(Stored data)
------------------------

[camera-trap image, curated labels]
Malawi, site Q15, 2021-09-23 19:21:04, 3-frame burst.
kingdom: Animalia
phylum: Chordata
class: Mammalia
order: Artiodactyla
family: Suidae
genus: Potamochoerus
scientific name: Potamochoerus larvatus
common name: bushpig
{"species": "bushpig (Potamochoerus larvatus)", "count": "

------------------------

(What is expected) Down to the last line, give the records again exactly.

(The completed task)
[camera-trap image, curated labels]
Malawi, site Q15, 2021-09-23 19:21:04, 3-frame burst.
kingdom: Animalia
phylum: Chordata
class: Mammalia
order: Artiodactyla
family: Suidae
genus: Potamochoerus
scientific name: Potamochoerus larvatus
common name: bushpig
{"species": "bushpig (Potamochoerus larvatus)", "count": "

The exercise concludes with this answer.